1967 song by the Doors

"Soul Kitchen" is a song by the Doors from their first album The Doors. Singer Jim Morrison wrote the lyrics as a tribute to the soul food restaurant Olivia's in Venice Beach, California. Because he often stayed too late, the staff had to kick him out, thus the lines "let me sleep all night, in your soul kitchen".

== Background ==

The song was inspired by Kim Fowley's 1965 single "The Trip". The track was recorded during an afternoon session on September 13, 1966 at Sunset Sound Recorders.

==Composition==
The song is notated in the key of A Major with Jim Morrison's vocal range spanning from E_{4} to A_{5}. It has a Dorian alternation of i and IV.

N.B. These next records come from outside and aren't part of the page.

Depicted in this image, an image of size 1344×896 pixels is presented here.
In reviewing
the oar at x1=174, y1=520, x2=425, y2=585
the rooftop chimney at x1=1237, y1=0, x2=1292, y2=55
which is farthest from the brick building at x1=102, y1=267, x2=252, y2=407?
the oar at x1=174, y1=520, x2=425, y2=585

The song's lyrics were written by Morrison during the summer of 1965, and the song was credited to all members of the band. Guitarist Robby Krieger acknowledged soul-singer James Brown's influence on the song, stating that he wanted to simulate a horn section by Brown, with the riff heard throughout. Music journalist Stephen Davis characterized it as a hard rock track, while Gillian G. Gaar called it "funky blues-rock".

==Critical reception==
Sal Cinquemani of Slant Magazine declared "Soul Kitchen" as a "classic Doors song".
According to rock critic Greil Marcus, "Soul Kitchen" is the Doors' version of "Gloria" by Van Morrison, a song the Doors often covered in their early days. Marcus writes, "It was a staircase—not, as with 'Gloria' in imagery, but in the cadence the two songs shared, slowed down so strongly in 'Soul Kitchen' that a sense of deliberation, so physical that it was more body than thought, became the guiding spirit of the song."

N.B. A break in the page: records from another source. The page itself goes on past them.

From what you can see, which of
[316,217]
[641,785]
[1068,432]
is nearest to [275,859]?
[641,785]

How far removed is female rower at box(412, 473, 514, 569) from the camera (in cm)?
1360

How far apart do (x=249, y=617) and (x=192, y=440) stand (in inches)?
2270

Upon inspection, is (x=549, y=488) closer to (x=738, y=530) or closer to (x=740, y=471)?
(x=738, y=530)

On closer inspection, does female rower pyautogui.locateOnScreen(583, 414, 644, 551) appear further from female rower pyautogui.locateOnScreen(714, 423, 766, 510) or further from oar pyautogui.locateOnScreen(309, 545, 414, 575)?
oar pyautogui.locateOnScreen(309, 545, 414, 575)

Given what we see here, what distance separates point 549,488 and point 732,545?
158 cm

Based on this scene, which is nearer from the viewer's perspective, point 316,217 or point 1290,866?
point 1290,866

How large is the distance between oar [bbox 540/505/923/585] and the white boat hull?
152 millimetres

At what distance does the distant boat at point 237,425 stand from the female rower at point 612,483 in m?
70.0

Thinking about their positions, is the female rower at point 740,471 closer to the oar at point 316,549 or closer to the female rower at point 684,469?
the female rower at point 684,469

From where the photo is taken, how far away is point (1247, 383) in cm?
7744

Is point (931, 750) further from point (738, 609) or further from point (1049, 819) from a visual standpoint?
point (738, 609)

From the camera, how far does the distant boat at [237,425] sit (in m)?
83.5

In a 1967 article in Crawdaddy! magazine, Paul Williams compared it to "Blowin' in the Wind" since both songs had a message, with the message of "Soul Kitchen" being "Learn to forget." He praised the song: "The End" is "great to listen to when you're high (or any other time)", but "Soul Kitchen" "will get you high, which is obviously much cruder and more important." David Fricke noted that with the "crisp funk" of "Soul Kitchen", the Doors "perfected an airtight resolution of their live prowess".

AllMusic critic Richie Unterberger praised the song's "stomping rock". On June 24, 2021, The Guardian published a list with "The Doors greatest songs", in which "Soul Kitchen" was placed as the sixth.

==Personnel==
There has been some discrepancy at who contributed the bass: Doors' engineer Bruce Botnick recalled that after the song's recording, session musician Larry Knechtel was brought in to overdub bass; but guitarist Robby Krieger insists that he played the bass guitar.

===The Doors===
- Jim Morrison – lead and backing vocals
- Ray Manzarek – Vox Continental, keyboard bass
- Robby Krieger – guitar, bass guitar
- John Densmore – drums

===Additional musicians===
- Larry Knechtel – bass guitar

==X version==
A cover of "Soul Kitchen" was included on the debut album by X, Los Angeles (1980). The album was produced by Doors organist Ray Manzarek, whose attention had been caught earlier by seeing X play a live cover of "Soul Kitchen" at the Whisky a Go Go. Manzarek later wrote about that initial experience "It was Soul Kitchen ... at a thousand miles an hour. I was completely hooked. It was like you were standing behind a 747 with the engines on full blast."